The limit is usually shared. One pool of money sits behind both your personal exposure and the clinic’s exposure. A serious claim against you personally can erode or exhaust the sum insured, leaving the clinic with little left if a separate claim lands on the business itself. Two potential exposures drawing from one pool is a structural weakness.
It does not survive restructuring. The extension is written around a Practice Entity controlled by the Insured and is best suited to a sole proprietorship. If you convert the clinic to a Sdn Bhd, bring it under a holding company, or reorganise in any meaningful way, the extension does not simply follow. A new structure needs a new conversation about cover.
For a solo doctor running a small practice, treating their own patients, and using locums only to continue the care of existing patients during leave, the extension does a proper job.
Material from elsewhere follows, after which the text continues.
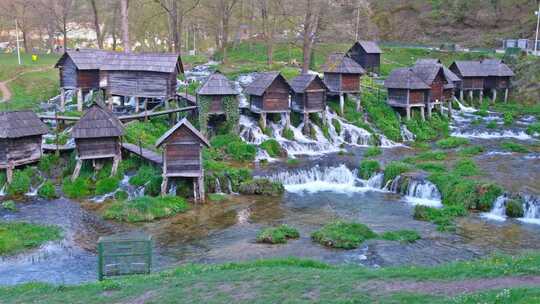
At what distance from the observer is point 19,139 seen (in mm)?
28031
That is Scenario 1, and a Scenario 1 doctor is well protected within those boundaries.
Beyond Scenario 1, a dedicated clinic indemnity policy is the right tool for the job.
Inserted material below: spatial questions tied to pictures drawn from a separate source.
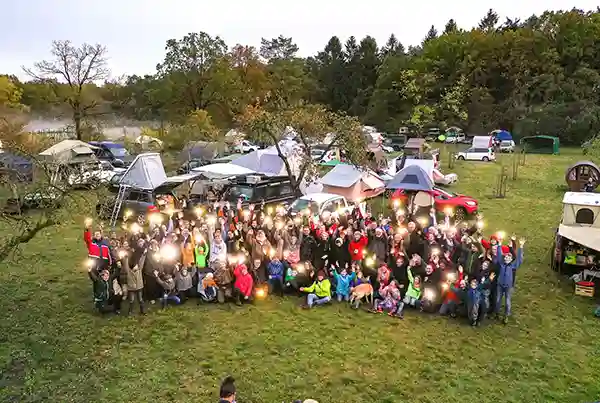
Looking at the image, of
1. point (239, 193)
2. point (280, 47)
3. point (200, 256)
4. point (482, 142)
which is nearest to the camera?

What I hope doctors will take from this
Your personal indemnity protects you. It is valuable. Keep it. But understand what it is for and recognise the situations where it was never meant to step forward alone.
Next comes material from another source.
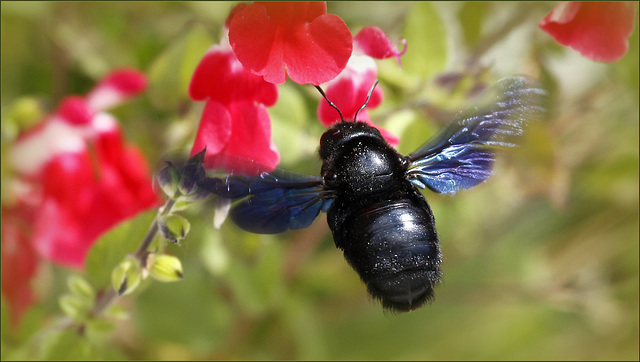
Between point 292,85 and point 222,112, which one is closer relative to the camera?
point 222,112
Your clinic, if you own one, is its own entity in the eyes of the law. It will be named in claims. It will need its own defence. Putting that defence in place is part of building a practice on solid foundations.
Your role as Person in Charge, wherever you hold it, is separate again. The responsibilities attached to that role are real, and the protection that goes with them is part of taking the role seriously.
And the Sole Trader Extension, used in the right setup, is a useful piece of the picture. Used outside that setup, it can leave gaps that surprise the owner. The honest question every clinic owner can ask, once a year, is whether the practice they are running today still matches the practice the extension was written for. If yes, carry on. If no, that is the moment to graduate to a clinic indemnity policy of its own.

In closing
None of this is meant to alarm. It is meant to inform.
Running a clinic is one of the most rewarding chapters in a doctor’s career. It is also one of the most layered, and the layers deserve attention. Understanding the difference between protecting yourself, protecting your clinic, and protecting your role as Person in Charge is part of running a practice well, alongside the clinical work, the staff training, and the standards you set for your patients.
Doctors who take the time to map these layers tend to find that the answers are simpler than they expected. Three coverages. Six scenarios.
If this article has prompted you to look at your own setup with a fresh eye, that is the best outcome it could have. The doctors I have learned the most from, starting with Dr Kewaljit, are the ones who treat their insurance the way they treat their clinical knowledge. Something to keep current, something to revisit, something worth understanding properly. Every clinic owner in our community deserves the same.
Japhire Gopi Kannan Founder & CEO, DoctorShield
Important Notice: This article has been prepared in good faith as general guidance for clinic owners in Malaysia. It is intended for awareness purposes only and does not constitute legal, regulatory, or insurance advice.
While care has been taken to ensure accuracy at the time of writing, no responsibility or liability is accepted for any errors, omissions, or actions taken based on this content. Insurance requirements and regulations vary by circumstance and may change over time. Readers are encouraged to verify details with the relevant authorities, insurers, or qualified professionals before making any decisions.